Rowan wanted 50 blankets in a hurry. He got them by driving 20 miles in the stormy night. Ryan started driving the surviving horses back to Manhattan. It was then approximately three in the morning. Fifteen horses lived. In Manhattan, Ryan really got down to business. The veterinarians on emergency call had reported in. Ryan worked shoulder to shoulder with them, examining, treating; no one needed to tell him what to do. He had known for a long time. The vets were very good at their job. Beside Ryan, they also looked surprisingly young. There are not too many horses in New York now and it takes perhaps a split second to adjust to them. Ryan did not require that split second. His hands moved with practice and intuition. He had done it all before. In one way or another. Horses. Dogs, cats, lions, elephants. The whole Arkful. For fifty years he had done this. He would keep on doing it. The only thing different was the ambulance.

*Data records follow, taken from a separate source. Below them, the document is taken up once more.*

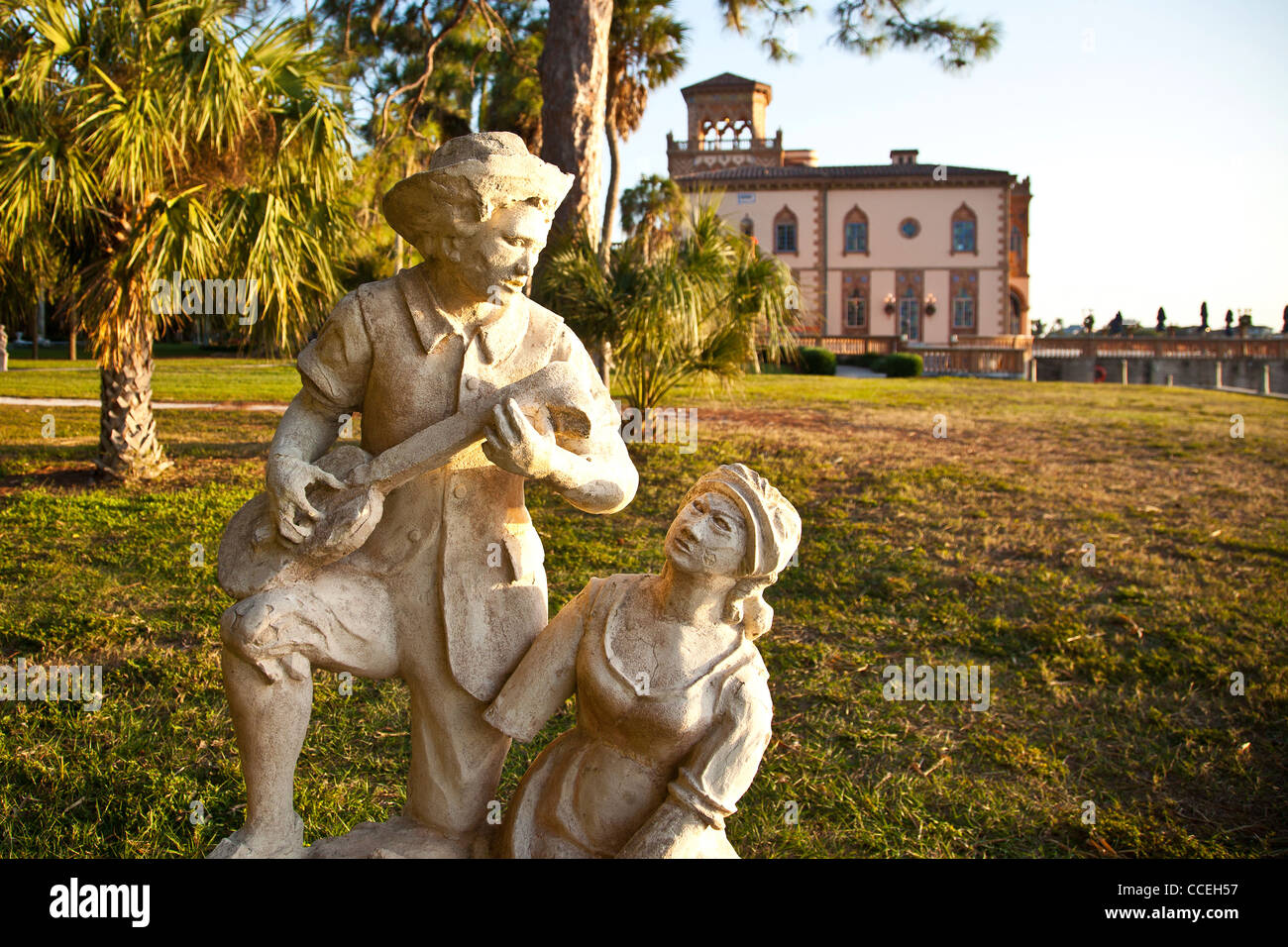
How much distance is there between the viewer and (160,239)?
751 centimetres

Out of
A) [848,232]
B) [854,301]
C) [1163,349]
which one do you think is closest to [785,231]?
[848,232]

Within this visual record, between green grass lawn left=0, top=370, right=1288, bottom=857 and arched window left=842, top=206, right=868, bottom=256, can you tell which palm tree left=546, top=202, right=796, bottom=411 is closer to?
green grass lawn left=0, top=370, right=1288, bottom=857

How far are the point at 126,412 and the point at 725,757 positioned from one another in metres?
7.87

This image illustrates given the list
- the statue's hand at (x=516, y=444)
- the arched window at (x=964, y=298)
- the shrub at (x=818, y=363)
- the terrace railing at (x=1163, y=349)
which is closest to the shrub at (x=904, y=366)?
the shrub at (x=818, y=363)

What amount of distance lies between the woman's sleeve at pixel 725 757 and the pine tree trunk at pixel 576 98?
7.60 metres

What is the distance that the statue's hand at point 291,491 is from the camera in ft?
7.59

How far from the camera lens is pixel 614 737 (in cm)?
239

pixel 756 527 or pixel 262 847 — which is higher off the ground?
pixel 756 527

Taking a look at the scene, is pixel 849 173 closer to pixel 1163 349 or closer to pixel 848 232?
pixel 848 232

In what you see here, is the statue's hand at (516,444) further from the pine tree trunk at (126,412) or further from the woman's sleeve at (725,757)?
the pine tree trunk at (126,412)
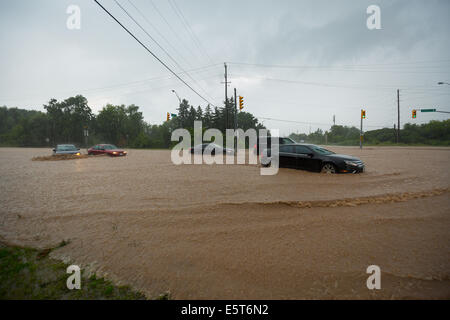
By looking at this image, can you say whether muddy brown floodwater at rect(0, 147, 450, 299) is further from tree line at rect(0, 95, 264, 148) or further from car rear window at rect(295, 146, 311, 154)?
tree line at rect(0, 95, 264, 148)

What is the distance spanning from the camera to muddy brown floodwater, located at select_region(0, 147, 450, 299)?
2.17 metres

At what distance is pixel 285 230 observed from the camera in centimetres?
347

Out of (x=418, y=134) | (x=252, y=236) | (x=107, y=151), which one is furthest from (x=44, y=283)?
(x=418, y=134)

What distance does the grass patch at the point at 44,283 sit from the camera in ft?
6.91

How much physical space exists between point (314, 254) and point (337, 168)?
6.61 m

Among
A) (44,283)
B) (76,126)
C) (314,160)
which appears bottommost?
(44,283)

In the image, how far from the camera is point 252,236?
328 cm

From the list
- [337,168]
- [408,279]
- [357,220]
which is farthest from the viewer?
[337,168]

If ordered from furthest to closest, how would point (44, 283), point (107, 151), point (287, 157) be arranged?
point (107, 151), point (287, 157), point (44, 283)

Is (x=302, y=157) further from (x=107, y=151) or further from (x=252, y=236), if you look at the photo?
(x=107, y=151)

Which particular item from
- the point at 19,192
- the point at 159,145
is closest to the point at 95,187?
the point at 19,192

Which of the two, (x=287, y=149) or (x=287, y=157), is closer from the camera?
(x=287, y=157)

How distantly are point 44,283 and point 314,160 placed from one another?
9.07 metres
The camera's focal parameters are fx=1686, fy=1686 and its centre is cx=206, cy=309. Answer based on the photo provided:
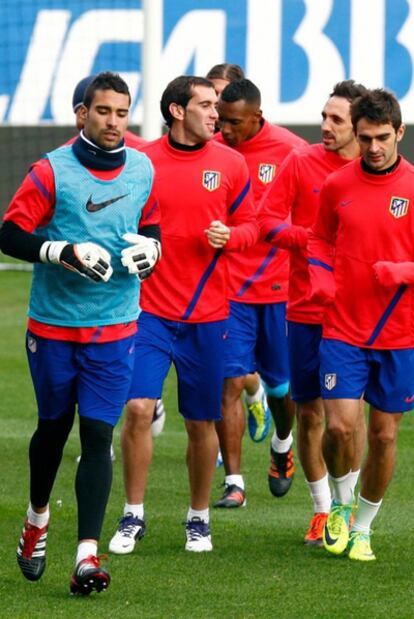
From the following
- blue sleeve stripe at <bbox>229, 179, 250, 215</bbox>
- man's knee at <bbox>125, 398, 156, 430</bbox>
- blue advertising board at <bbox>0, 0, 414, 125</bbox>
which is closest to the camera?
man's knee at <bbox>125, 398, 156, 430</bbox>

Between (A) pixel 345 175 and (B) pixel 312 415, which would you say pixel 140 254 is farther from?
(B) pixel 312 415

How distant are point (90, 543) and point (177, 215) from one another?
81.2 inches

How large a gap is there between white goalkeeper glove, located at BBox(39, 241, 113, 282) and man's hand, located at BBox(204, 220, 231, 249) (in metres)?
1.29

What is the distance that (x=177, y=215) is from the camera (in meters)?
8.67

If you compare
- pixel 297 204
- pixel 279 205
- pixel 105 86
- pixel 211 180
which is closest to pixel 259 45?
pixel 297 204

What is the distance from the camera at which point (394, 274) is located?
311 inches

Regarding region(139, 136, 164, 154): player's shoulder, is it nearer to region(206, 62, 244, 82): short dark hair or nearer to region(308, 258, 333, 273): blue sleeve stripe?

  On May 28, 1962, at the Society's Annual Meeting, President William Rockefeller presented a citation to William Michael Ryan. In part, the document read: For 50 years William Michael Ryan has diligently and with heart served the American Society for the Prevention of Cruelty to Animals and the animal population of New York State....Tonight, we recognize this workaday humanitarian to whom animal lovers everywhere are indebted. William Ryan had devoted his life to the welfare of the entire animal kingdom, not because it was a duty, but because he is their friend. Ryan is unique; to the extent that all things living are unique, individual, special in their own special ways.

  There are no exact duplicates among humans-or animals. "When I first joined the Society," says William Mapel, "Mr. Rockefeller told me: there's a great old fellow named Ryan down there. You ought to get to know him. You'll like him. He can probably tell you more about humane work than anybody in the place." Mapel adds, "I did. And he did." Ryan is unique. Very seldom does a way with animals show itself so clearly in one person. Or, if it does show up, it may take a number of different forms. Ryan is unique-but he is not alone. Each year, the Society awards its Medal of Honor to an animal that has rescued a person and to a person who has performed a heroic service for an animal. Recently honored was a Seeing Eye dog that saved three humans from asphyxiation. A railroad brakeman received the medal for driving 120 miles, through deep snow in the middle of the night, to rescue a dog caught on a fence. Another honored was a volunteer fireman who rescued a kitten from a blaze and revived it with mouth-to-mouth respiration.

  These are some of the reasons why Ryan is not alone. 'In truth', reads Ryan's citation, the ASPCA honors itself in citing you for 50 years of devoted service, but even more so because you personify the meaning of the word 'care.' This may be the whole point. Ryan does what most humans would do-if we knew how. And, also, if we were willing to take the time, to go a little out of our way. Some of us are overwhelmed at the task of giving a vitamin pill to a cat-justifiably, perhaps, depending on the cat. Very few of us would care to escort a wandering lion back to its cage. To this extent, Ryan is way ahead of us and we don't have much chance of catching up. Half a million animals in one lifetime isn't an easy record of match. However, we can learn something that Ryan and the Society already know. Laws assure animals of protection-formally, officially, set down in black and white. But in the long run, the best protection is the human heart.